Forgive me now for what I am about to ask!!!!! and please feel free to take as much time rolling on the floor laughing before replying to the following......  

Are they real jelly beans in there? or did you make little m&p jelly beans first and then pour over them to make the finished product?
if so where do you get such tiny moulds from?


OK laugh away I am completely new to this stuff havent even made soap yet but have to ask stupid questions all the time.


----------



## Tabitha (Nov 18, 2007)

Sumflower will have to answer that. I will tell you though, you can make tiny little soaps in various shapes, mist them real well wity alcohol & drop them down into a larger mold & pour more soap over the to. there are 2 main points to remember.:

1) If the soap you pour over the smaller soaps (embeds) is too hot, the embeds will mely.

2) If you do not use alcohol or if tye alcohol dries or evaporated before you pour over, the embeds will not attach to the new soap. They will pop out. 
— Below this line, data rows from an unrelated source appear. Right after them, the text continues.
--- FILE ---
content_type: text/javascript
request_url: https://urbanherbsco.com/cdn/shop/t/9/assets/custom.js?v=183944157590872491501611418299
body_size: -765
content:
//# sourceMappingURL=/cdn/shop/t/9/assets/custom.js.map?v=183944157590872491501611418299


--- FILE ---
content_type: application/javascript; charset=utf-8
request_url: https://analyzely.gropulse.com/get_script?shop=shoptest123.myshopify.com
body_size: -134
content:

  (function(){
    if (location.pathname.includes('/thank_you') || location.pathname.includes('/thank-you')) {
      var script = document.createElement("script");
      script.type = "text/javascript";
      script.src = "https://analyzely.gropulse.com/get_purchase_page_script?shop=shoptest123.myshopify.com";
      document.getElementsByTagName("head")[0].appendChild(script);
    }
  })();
The same goes for pouring layers. If you pour a red layer & then a blue layer w/o the alcohol, the 2 layers will pop apart.


----------



## Mandy (Nov 19, 2007)

OOh yummy!!


----------



## Guest (Nov 19, 2007)

Cheers Tabitha 

For a moment I was thinking i'd have to eat through all that soap to cure a sweet craving lol


----------



## sunflwrgrl7 (Nov 20, 2007)

Hee hee, that made me chuckle just a little bit, maccidees.  Only because people at the craft fair this past weekend asked the same exact thing.   Nope, they are soap jelly beans.  I use a slightly harder/higher melt point soap to make the beans.  I got the jelly bean mold on ebay.  Let me tell ya, pouring soap into tiny little jelly bean shaped cavities is a bit time consuming, but I love the outcome.


----------



## pink-north (Nov 26, 2007)

Those soaps are so cute! I would put them in kids gift basket. Great job!!


----------



## FitMommyOf2 (Nov 27, 2007)

What a cute idea!!! They look adorable! My kids would sure love them!  
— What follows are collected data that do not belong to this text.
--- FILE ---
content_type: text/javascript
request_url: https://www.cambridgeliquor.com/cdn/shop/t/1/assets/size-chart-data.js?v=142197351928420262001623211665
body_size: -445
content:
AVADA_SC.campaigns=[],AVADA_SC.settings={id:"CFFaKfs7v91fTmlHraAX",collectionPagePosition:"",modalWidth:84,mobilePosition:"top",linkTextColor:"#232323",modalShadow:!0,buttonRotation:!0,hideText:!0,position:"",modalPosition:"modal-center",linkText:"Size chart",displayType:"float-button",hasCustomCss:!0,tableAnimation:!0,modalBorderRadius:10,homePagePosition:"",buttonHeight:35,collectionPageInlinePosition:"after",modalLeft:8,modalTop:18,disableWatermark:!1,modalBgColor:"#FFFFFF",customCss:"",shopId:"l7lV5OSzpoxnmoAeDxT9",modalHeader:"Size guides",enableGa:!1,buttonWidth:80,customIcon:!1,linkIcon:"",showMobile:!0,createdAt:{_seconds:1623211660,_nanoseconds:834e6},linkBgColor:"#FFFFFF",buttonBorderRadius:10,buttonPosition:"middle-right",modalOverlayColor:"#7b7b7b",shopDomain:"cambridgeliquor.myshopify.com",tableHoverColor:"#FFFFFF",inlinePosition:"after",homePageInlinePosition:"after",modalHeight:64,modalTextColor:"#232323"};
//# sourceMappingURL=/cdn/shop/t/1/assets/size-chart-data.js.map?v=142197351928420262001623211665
Hmm.. I think next time I have some $, I'll have to get some clear M&P and play around with embeds again.  :wink:


----------



## jamacro (Dec 6, 2007)

*Pretty*

They look great By the way how did you overcome the saran wrap issue?  :shock:


----------



## Zenobiah (Dec 9, 2007)

That is truly adorable! Suddenly I crave Jelly beans...


----------



## punkflash54 (Dec 16, 2007)

very cute soap!


----------